Avec toutes ces analyses à Beverly Hills, un certain nombre d'entreprises locales de fabrication de canapés faisaient tout le travail, tout comme les décorateurs d'intérieur qui se spécialisaient dans les bureaux des psychiatres. Les salles d'attente étaient presque inévitablement peintes en vert pastel, tapissées de mur à mur et éclairées doucement pour un effet apaisant.

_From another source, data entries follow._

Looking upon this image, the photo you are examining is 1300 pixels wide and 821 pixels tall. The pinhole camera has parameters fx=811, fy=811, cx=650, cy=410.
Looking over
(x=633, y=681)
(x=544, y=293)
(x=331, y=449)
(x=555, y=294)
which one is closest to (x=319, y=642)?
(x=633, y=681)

Des impressions de peintures impressionnistes et de musique classique complétaient la scène, la pièce en tant qu'art dirigé comme une production hollywoodienne. Les bureaux de Shrinks comprenaient souvent un canapé en vinyle beige pour le patient et un fauteuil à bascule danois pour l'analyste, chacun d'entre eux étant nettement plus moderne que les meubles typiques du sanctuaire d'un psychanalyste new-yorkais. Et tandis que la scène de la psychanalyse commençait à perdre de son lustre dans la Grosse Pomme, le fait d'être en thérapie exigeait encore un statut considérable parmi la foule hollywoodienne. "Lors de la première visite d'une star, je dois savoir pourquoi il me rend visite", a noté Kupper, incertain si c'était parce que "la psychiatrie est à la mode ou parce qu'il a vraiment besoin d'aide".

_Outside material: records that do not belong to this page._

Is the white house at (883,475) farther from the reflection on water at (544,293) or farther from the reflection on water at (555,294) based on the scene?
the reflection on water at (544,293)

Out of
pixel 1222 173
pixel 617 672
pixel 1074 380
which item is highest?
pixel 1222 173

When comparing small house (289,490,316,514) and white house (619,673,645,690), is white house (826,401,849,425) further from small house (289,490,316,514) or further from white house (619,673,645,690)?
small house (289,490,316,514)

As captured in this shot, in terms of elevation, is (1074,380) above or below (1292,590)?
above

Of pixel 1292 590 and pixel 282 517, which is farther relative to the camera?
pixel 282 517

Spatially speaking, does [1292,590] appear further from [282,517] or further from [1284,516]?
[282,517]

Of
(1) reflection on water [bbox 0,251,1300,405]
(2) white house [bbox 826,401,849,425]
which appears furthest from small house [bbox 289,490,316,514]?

Encore plus à la mode que Libido Lane (où les séances coûtaient entre 25 et 35 dollars l'heure), elle se rendait dans une classe privée dirigée par Laura Huxley. Huxley, épouse de la fervente adepte de la psychanalyse Aldous, a offert une thérapie physique et mentale pour les amis et les amis d'amis, l'auto-décrit «analyste laïc» aidant les acteurs à utiliser plus efficacement leur talent créatif. D'autres personnes de l'industrie ont pris un chemin plus académique en assistant à des cours de vulgarisation en psychologie et en psychiatrie à l'UCLA, ce qui est également considéré comme un moyen de mieux comprendre non seulement soi mais la condition humaine. Quel que soit le contexte, la psychanalyse était une affaire commerciale à Los Angeles au début des années soixante, une occasion de réconcilier la réalité avec l'illusion.